__WHAT NEEDS TO BE DONE__: Edit the records below so that each "thin twig" becomes "dry twig", and keep every other part the same.
RECORDS FOR THIS TASK start
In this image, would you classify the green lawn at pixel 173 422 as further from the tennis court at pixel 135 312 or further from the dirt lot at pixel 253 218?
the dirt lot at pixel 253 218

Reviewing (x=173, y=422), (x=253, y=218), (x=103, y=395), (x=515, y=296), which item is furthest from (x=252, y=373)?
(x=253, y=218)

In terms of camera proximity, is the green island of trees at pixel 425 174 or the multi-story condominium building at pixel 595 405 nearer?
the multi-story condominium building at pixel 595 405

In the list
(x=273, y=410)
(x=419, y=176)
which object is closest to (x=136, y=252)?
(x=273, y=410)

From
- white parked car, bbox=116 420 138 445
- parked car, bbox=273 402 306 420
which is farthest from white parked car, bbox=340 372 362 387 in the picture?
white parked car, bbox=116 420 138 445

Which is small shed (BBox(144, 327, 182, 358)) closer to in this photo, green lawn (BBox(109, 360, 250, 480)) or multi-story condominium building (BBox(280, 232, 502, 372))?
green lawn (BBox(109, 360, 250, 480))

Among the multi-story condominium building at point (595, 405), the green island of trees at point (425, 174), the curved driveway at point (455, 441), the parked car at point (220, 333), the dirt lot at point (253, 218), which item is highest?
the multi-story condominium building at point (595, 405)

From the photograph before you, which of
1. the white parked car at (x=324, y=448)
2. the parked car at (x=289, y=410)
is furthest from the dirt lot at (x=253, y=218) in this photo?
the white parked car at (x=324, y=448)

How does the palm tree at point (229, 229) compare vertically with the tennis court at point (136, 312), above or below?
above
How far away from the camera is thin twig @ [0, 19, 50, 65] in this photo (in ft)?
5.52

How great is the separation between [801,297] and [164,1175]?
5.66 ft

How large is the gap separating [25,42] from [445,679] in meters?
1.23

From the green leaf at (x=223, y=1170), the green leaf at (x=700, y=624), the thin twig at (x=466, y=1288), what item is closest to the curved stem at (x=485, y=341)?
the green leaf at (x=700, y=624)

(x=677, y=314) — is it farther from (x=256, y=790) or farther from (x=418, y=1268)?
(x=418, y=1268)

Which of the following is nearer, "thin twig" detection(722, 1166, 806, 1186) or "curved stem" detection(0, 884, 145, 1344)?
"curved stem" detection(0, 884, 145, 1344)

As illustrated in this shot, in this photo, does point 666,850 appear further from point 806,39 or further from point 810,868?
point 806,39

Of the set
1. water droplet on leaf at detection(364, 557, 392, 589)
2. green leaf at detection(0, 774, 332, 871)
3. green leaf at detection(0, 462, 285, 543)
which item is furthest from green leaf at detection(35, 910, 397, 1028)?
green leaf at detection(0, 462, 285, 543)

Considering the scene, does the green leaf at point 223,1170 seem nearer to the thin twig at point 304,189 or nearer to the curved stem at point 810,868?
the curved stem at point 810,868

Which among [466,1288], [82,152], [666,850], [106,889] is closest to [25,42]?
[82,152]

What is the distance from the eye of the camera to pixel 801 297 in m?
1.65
RECORDS FOR THIS TASK end
__TASK SOLUTION__:
In this image, would you classify the green lawn at pixel 173 422 as further from the tennis court at pixel 135 312 or further from the dirt lot at pixel 253 218?
the dirt lot at pixel 253 218

Reviewing (x=173, y=422), (x=253, y=218), (x=103, y=395), (x=515, y=296), which item is furthest from (x=252, y=373)?
(x=253, y=218)

In terms of camera proximity, is the green island of trees at pixel 425 174 or the multi-story condominium building at pixel 595 405 nearer?
the multi-story condominium building at pixel 595 405

In the list
(x=273, y=410)
(x=419, y=176)
which object is closest to (x=136, y=252)?
(x=273, y=410)

From
- white parked car, bbox=116 420 138 445
- parked car, bbox=273 402 306 420
which is farthest from white parked car, bbox=340 372 362 387 in the picture?
white parked car, bbox=116 420 138 445

Which is small shed (BBox(144, 327, 182, 358)) closer to in this photo, green lawn (BBox(109, 360, 250, 480)) or multi-story condominium building (BBox(280, 232, 502, 372))?
green lawn (BBox(109, 360, 250, 480))

Among the multi-story condominium building at point (595, 405), the green island of trees at point (425, 174), the curved driveway at point (455, 441), the parked car at point (220, 333), the dirt lot at point (253, 218), which item is highest?
the multi-story condominium building at point (595, 405)

From the photograph before you, which of
1. the white parked car at (x=324, y=448)
2. the parked car at (x=289, y=410)
is furthest from the dirt lot at (x=253, y=218) in this photo?
the white parked car at (x=324, y=448)

How does the palm tree at point (229, 229) compare vertically with the tennis court at point (136, 312), above or below?
above
How far away from the camera is dry twig @ [0, 19, 50, 65] in this photo (in ft)?
5.52

How great is the separation between [801,297] and [164,1175]?
5.66 ft

How large is the gap separating [25,42] from [445,679] in meters?
1.23

From the green leaf at (x=223, y=1170), the green leaf at (x=700, y=624), the dry twig at (x=466, y=1288), what item is closest to the curved stem at (x=485, y=341)?
the green leaf at (x=700, y=624)

(x=677, y=314) — is it farther from (x=256, y=790) or farther from (x=418, y=1268)?
(x=418, y=1268)

Which of the following is nearer, "dry twig" detection(722, 1166, 806, 1186) or "curved stem" detection(0, 884, 145, 1344)?
"curved stem" detection(0, 884, 145, 1344)

As illustrated in this shot, in this photo, does point 666,850 appear further from point 806,39 or further from point 810,868?
point 806,39

Of the set
1. water droplet on leaf at detection(364, 557, 392, 589)
2. green leaf at detection(0, 774, 332, 871)
3. green leaf at detection(0, 462, 285, 543)
which item is furthest from green leaf at detection(35, 910, 397, 1028)?
green leaf at detection(0, 462, 285, 543)

Considering the scene, does the green leaf at point 223,1170 seem nearer to the dry twig at point 304,189 or nearer to the curved stem at point 810,868?
the curved stem at point 810,868

Which among [466,1288], [82,152], [666,850], [106,889] is closest to [25,42]?
[82,152]

What is the distance from the eye of the camera to pixel 801 297 in m?
1.65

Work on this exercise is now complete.